# [GIVEN EXERCISE]
Reproduce word for word the items below, starting at the line containing "Glancing at this" and ending at the line containing "point 217,12 →", with both of those lines included.

________________________________________

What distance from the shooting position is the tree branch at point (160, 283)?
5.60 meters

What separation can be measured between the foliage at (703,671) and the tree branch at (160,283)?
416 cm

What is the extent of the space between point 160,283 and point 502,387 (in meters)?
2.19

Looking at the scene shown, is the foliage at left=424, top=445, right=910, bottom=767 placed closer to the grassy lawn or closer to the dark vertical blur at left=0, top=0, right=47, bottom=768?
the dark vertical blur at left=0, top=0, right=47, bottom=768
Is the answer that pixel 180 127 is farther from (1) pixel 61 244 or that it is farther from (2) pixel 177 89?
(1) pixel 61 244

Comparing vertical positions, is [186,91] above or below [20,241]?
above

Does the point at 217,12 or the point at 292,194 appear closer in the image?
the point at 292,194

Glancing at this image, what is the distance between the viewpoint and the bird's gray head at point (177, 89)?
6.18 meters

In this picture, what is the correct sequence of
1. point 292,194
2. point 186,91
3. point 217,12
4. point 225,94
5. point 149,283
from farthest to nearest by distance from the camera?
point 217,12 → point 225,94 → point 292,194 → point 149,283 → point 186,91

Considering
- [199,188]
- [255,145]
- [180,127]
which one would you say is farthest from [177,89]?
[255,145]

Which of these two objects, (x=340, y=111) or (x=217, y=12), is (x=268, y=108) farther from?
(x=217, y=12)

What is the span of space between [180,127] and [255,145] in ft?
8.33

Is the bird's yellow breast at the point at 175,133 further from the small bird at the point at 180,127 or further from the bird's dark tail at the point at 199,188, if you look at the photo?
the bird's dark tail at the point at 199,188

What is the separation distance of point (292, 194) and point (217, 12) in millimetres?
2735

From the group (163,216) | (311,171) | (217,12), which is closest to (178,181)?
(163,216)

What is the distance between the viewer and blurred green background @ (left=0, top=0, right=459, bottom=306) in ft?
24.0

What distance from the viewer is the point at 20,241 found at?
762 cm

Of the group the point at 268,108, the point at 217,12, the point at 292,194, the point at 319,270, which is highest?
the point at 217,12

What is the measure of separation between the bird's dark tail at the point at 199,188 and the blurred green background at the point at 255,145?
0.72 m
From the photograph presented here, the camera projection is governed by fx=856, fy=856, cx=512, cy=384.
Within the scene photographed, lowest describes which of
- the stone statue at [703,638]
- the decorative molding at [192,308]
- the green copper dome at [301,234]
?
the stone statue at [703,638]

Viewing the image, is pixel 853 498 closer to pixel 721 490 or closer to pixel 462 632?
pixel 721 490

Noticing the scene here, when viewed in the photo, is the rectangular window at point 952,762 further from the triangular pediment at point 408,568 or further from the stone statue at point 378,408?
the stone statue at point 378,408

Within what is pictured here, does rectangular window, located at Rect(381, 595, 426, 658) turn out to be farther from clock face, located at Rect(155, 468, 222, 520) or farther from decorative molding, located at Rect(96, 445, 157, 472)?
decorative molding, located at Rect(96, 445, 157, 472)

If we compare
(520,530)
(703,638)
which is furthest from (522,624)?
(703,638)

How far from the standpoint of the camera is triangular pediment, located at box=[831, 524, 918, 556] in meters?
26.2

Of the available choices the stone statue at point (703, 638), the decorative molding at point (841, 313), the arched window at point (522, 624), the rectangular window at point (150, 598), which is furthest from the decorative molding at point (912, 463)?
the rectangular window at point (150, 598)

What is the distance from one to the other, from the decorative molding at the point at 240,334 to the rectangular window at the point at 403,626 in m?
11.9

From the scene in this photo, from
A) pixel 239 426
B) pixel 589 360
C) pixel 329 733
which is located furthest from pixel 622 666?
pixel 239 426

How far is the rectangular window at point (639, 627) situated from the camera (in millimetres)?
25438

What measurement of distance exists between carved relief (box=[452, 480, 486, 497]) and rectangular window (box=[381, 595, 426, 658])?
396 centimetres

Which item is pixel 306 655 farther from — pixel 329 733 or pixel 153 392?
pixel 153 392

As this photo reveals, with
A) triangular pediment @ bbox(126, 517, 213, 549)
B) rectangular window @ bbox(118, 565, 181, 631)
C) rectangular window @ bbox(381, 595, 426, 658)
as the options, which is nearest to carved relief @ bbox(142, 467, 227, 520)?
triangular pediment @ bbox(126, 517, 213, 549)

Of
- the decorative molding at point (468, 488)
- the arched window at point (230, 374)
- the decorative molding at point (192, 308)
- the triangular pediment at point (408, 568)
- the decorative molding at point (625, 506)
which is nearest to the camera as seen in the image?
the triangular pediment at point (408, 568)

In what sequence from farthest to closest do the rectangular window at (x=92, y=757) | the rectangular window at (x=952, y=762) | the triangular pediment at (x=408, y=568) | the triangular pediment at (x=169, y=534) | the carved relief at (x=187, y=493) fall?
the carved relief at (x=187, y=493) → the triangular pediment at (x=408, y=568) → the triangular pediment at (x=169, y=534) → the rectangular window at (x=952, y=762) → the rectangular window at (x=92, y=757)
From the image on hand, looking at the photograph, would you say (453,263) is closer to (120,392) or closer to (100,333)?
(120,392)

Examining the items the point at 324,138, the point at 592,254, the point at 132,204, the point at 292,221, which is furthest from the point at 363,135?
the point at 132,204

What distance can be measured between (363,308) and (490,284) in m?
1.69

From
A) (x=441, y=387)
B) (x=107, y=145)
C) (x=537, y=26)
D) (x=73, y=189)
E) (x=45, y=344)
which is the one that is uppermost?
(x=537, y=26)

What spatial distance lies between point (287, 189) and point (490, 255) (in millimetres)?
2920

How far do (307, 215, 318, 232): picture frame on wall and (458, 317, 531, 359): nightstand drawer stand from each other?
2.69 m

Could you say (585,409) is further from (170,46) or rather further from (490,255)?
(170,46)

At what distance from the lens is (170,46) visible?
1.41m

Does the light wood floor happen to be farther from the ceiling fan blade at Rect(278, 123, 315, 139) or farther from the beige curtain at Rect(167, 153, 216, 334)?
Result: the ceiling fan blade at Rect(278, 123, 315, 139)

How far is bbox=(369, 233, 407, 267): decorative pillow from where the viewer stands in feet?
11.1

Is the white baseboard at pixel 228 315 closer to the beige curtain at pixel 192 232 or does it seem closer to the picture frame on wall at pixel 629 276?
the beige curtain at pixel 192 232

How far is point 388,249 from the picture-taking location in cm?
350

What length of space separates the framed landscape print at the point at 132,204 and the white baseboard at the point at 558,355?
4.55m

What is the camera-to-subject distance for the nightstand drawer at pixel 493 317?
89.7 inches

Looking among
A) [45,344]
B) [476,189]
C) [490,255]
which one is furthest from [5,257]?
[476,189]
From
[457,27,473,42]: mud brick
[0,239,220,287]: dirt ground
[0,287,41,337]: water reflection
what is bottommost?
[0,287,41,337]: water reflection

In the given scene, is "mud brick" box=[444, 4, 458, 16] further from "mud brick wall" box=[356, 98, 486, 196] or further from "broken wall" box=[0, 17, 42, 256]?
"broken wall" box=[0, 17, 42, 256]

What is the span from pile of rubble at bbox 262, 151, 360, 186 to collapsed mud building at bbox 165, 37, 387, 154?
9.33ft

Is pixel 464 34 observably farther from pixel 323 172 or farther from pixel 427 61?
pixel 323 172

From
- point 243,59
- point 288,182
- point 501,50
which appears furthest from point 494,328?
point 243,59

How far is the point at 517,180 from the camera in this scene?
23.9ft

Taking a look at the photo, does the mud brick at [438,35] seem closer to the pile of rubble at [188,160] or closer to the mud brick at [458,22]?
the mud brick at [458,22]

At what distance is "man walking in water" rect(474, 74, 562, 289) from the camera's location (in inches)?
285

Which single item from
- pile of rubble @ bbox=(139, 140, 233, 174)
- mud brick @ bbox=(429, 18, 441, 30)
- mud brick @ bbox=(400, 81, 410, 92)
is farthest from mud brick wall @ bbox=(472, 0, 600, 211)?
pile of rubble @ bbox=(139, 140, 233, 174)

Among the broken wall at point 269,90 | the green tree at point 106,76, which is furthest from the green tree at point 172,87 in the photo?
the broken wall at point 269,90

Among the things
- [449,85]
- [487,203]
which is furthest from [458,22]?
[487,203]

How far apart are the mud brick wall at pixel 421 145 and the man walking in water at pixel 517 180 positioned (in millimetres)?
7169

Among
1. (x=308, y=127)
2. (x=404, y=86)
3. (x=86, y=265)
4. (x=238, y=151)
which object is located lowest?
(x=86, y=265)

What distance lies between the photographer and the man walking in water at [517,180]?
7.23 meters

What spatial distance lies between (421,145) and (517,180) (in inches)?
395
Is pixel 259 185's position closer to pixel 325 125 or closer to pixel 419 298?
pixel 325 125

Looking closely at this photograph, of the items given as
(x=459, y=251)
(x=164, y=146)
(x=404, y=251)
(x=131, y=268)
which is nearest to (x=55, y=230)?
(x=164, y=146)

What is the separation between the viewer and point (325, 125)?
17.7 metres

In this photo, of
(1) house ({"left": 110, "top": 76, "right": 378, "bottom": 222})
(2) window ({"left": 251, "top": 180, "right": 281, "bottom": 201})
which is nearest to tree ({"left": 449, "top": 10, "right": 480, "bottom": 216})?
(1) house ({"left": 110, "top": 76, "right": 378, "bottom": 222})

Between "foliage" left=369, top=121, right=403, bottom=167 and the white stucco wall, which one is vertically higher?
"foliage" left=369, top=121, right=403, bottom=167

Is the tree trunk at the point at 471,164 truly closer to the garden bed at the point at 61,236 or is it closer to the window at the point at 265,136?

________________________________________

# [EXERCISE SOLUTION]
Glancing at this image, what is the distance between the viewpoint and the bird's gray head at point (177, 89)?
6.18 meters

In this picture, what is the correct sequence of
1. point 292,194
2. point 186,91
3. point 217,12
4. point 225,94
5. point 149,283
from farthest to nearest by distance from the camera?
point 217,12 → point 225,94 → point 292,194 → point 149,283 → point 186,91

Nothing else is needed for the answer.